As Dfiza, the queen of the Sea People, Suzanne Taffot sang with a lovely, bright, full soprano. She commanded the stage with grace and elegance, her movements always fluid, giving an almost undulating, underwater aspect to everything she did. She paired well with Williams and her characterization was very interesting. She nailed the sweet spot where while being sweet and welcoming, you could tell there was a power she wasn’t showing up front. You don’t psychologically reject her, nor do you implicitly trust her. It’s a difficult balance to maintain especially while singing such an intricate and challenging score.
As the queen of the displeased, Chantale Nurse was a revelation. I’ve heard Chantale many times but this was some of the best I’ve heard from her. Rightfully gaining the only mid-show applause break after her monolith of an aria, I was mesmerized by her innate groundedness. While Dfiza was all fluid and wave, she was solid and powerful - “Come Scoglio”, if you will. Also an excellent match with Williams, the trio of the two Queens and Maduka was a highlight of the show.
Ruthie Nkut shows up at the conclusion of the opera as Binye. She’s grown now, and in a beautiful “epilogue” we hear her effervescent and twinkly soprano for only a short time, but it’s worth the wait. The “epilogue” is stunning and creative and sung wonderfully by her and Williams.
Also giving some of the best singing I’ve ever heard from him, Justin Welsh appears in a touching scene with Williams. He and I have worked together several times in the past, so I know how hard this guy works. There’s not a whole heck of a lot of music for two baritones that isn’t a duel of some kind or Don Giovanni. This is a welcome change. The two voices - Williams with a brighter, almost metallic quality danced in a lovely way over Justin’s full and warmer tone.
As Yaakaar, Dfiza’s vizier, tenor Paul Williamson sang with his trademark full-yet-bright delivery and a delightful portrayal of the community elder character. The show also had a small but mighty ensemble that played the citizens of the sea - both pleased and displeased - and brought Cusson’s wonderful harmonies to life with great skill and execution.
Leading members of the COC Orchestra, conductor Jennifer Tung kept the piece together in a tightly knit blanket. It’s really nice to see the pit at the Bluma Appel actually being used again. There were a few balance issues, but the Bluma is kind of an unforgiving venue to sing in, so this is in no way a slight to anyone’s performance.
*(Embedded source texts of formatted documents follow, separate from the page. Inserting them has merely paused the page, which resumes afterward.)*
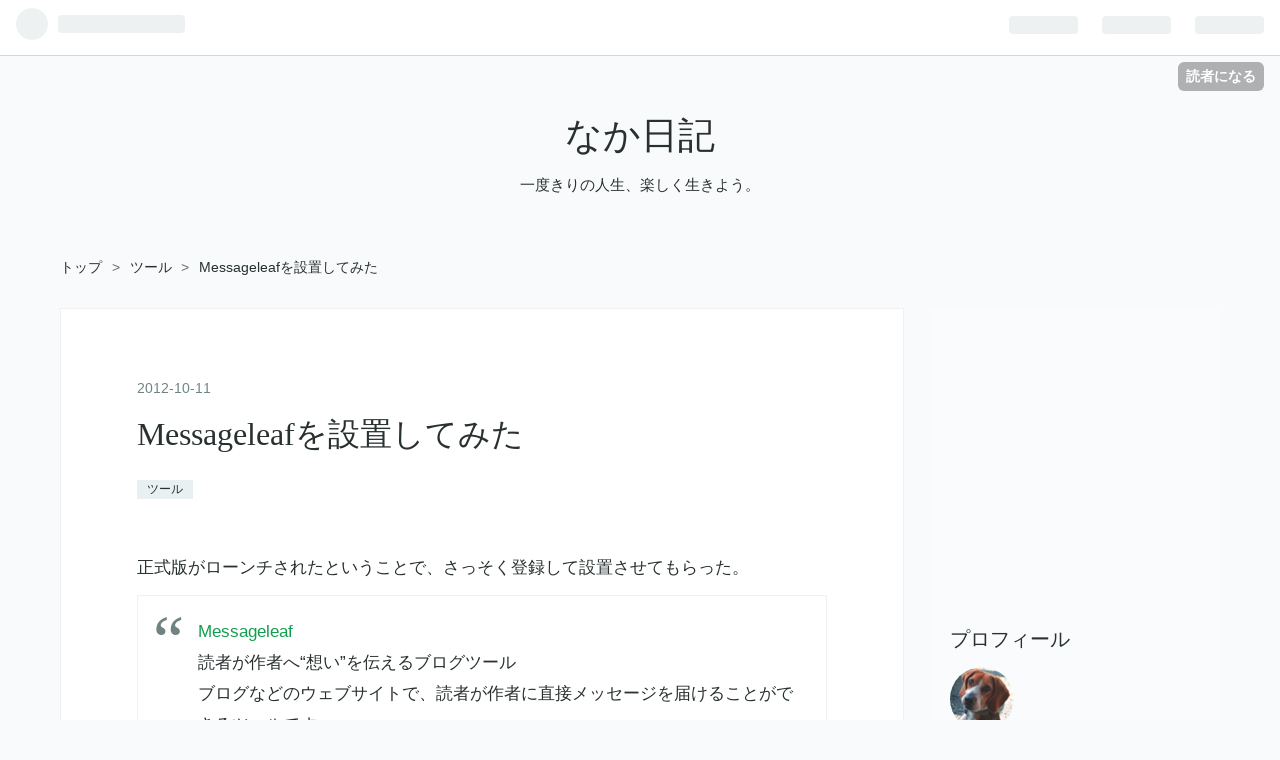

--- FILE ---
content_type: text/html; charset=utf-8
request_url: https://www.google.com/recaptcha/api2/aframe
body_size: 270
content:
<!DOCTYPE HTML><html><head><meta http-equiv="content-type" content="text/html; charset=UTF-8"></head><body><script nonce="BCZ6j8FxBvu4GmXrVn8MSQ">/** Anti-fraud and anti-abuse applications only. See google.com/recaptcha */ try{var clients={'sodar':'https://pagead2.googlesyndication.com/pagead/sodar?'};window.addEventListener("message",function(a){try{if(a.source===window.parent){var b=JSON.parse(a.data);var c=clients[b['id']];if(c){var d=document.createElement('img');d.src=c+b['params']+'&rc='+(localStorage.getItem("rc::a")?sessionStorage.getItem("rc::b"):"");window.document.body.appendChild(d);sessionStorage.setItem("rc::e",parseInt(sessionStorage.getItem("rc::e")||0)+1);localStorage.setItem("rc::h",'1761956085449');}}}catch(b){}});window.parent.postMessage("_grecaptcha_ready", "*");}catch(b){}</script></body></html>

--- FILE ---
content_type: text/css; charset=utf-8
request_url: https://dl.dropboxusercontent.com/s/8h9zwdwle12phz6/nakaji.hatenablog.com.css
body_size: 1269
content:
/* カテゴリーの枠線 */
div.hatena-module-category div.hatena-module-body ul li a {
    border: none;
}
.hatena-module-category .hatena-urllist li{
    margin: 0 0 0 0;
}

h3  {
    padding: 0.5em;/*文字周りの余白*/
    color: #494949;/*文字色*/
    background: #fffaf4;/*背景色*/
    border-left: solid 5px #ffaf58;/*左線（実線 太さ 色）*/
}

/* 引用内の出展は右寄せにする */
.entry-content blockquote cite { 
    display: block; 
    text-align: right; 
}

/* 強調文字の前後にスペースを入れる */
strong:before, em:before, b:before { content:" "; }
strong:after, em:after, b:after { content:" "; }

/* Feeldyボタンの上下余白をつめる */
.feedly-button {
    margin-top: -40px;
    margin-bottom: -30px;
}

/*--------------------------------------
  ヨメレバ・カエレバ（PC）
--------------------------------------*/
.booklink-box, .kaerebalink-box{
    width:90%;
    margin:20px auto;
    padding:20px;
    border:double #CCC;
    overflow: hidden;
    font-size:small;
}

.booklink-image, .kaerebalink-image{
    margin:0 15px 0 0;
    float:left;
}

.booklink-image img, .kaerebalink-image img{
    margin:0 auto;
    text-align:center;
}
 
.booklink-info, .kaerebalink-info{
    margin:0;
        text-align:left;
    line-height:120%;
    overflow: hidden;
}
 
.booklink-name, .kaerebalink-name{
    font-size:16px;
    margin-bottom:24px;
    line-height:1.5em;
}
 
.booklink-powered-date, .kaerebalink-powered-date{
     font-size:8pt;
     margin-top:10px;
     font-family:verdana;
     line-height:120%;
}
.booklink-powered-date, .kaerebalink-detail{
    margin-bottom:15px;
}
 
.booklink-link2, .kaerebalink-link1{
    margin-top:10px;
}
 
.shoplinkamazon, .shoplinkrakuten, .shoplinkkindle, .shoplinkyahoo, .shoplinkkakakucom, .shoplinkbk1, .shoplinkkino {
        width:30%;
    background:-webkit-gradient(linear, left top, left bottom, color-stop(0.05, #ffffff), color-stop(1, #f6f6f6));
    background:-moz-linear-gradient(top, #ffffff 5%, #f6f6f6 100%);
    background:-webkit-linear-gradient(top, #ffffff 5%, #f6f6f6 100%);
    background:-o-linear-gradient(top, #ffffff 5%, #f6f6f6 100%);
    background:-ms-linear-gradient(top, #ffffff 5%, #f6f6f6 100%);
    background:linear-gradient(to bottom, #ffffff 5%, #f6f6f6 100%);
    filter:progid:DXImageTransform.Microsoft.gradient(startColorstr='#ffffff', endColorstr='#f6f6f6',GradientType=0);
    background-color:#ffffff;
    -moz-border-radius:6px;
    -webkit-border-radius:6px;
    border-radius:6px;
    border:1px solid #dcdcdc;
    display:inline-block;
    cursor:pointer;
    margin:15px 2px 0 auto;
    padding:8px 1px;
    text-align:center;
        float:left;
    }
    
.shoplinkamazon:hover, .shoplinkrakuten:hover, .shoplinkkindle:hover, .shoplinkyahoo:hover, .shoplinkkakakucom:hover, .shoplinkbk1:hover, .shoplinkkino:hover {
    background:-webkit-gradient(linear, left top, left bottom, color-stop(0.05, #f6f6f6), color-stop(1, #ffffff));
    background:-moz-linear-gradient(top, #f6f6f6 5%, #ffffff 100%);
    background:-webkit-linear-gradient(top, #f6f6f6 5%, #ffffff 100%);
    background:-o-linear-gradient(top, #f6f6f6 5%, #ffffff 100%);
    background:-ms-linear-gradient(top, #f6f6f6 5%, #ffffff 100%);
    background:linear-gradient(to bottom, #f6f6f6 5%, #ffffff 100%);
    filter:progid:DXImageTransform.Microsoft.gradient(startColorstr='#f6f6f6', endColorstr='#ffffff',GradientType=0);
    background-color:#f6f6f6;
}
 
.shoplinkamazon:active, .shoplinkrakuten:active, .shoplinkkindle:active, .shoplinkyahoo:active, .shoplinkkakakucom:active, .shoplinkbk1:active, .shoplinkkino:active {
    position:relative;
    top:1px;
}
 
.shoplinkamazon a, .shoplinkrakuten a, .shoplinkyahoo a, .shoplinkkindle a, .shoplinkkakakucom a, .shoplinkbk1 a, .shoplinkkino a {
    text-decoration:none;
    font-weight:800;
    text-shadow:1px 1px 1px #dcdcdc;
    font-size:12px;
}
    
.shoplinkamazon a{
    color:#FF9901;
}
 
.shoplinkrakuten a{
    color:#c20004;
}
 
.shoplinkkindle a{
    color:#007dcd;    
}
 
.shoplinkbk1 a{
    color:#314995;    
}

.shoplinkkakakucom a{
    color:#314995;    
}

.shoplinkkino a{
    color:#7b0099; 
}
 
.shoplinkyahoo a{
    color:#7b0099; 
}

.shoplinkyahoo img{
    display:none;
}
 
.booklink-footer{
    clear:left;
}

.shoplinkyahoo a{
     font-size:10px;
 }
 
There are some shows that never leave you whether performing in them or experiencing them. _Of The Sea _is one of those. Not just musically and visually; this piece made an impact. We have so few expressions of Black excellence in this very Eurocentric artform. But this is a perfect example that we need it. The art needs it. Black people have always led us to the light musically, artistically, and culturally. I for one am beside myself with excitement at the prospect of them taking their rightful place on these stages.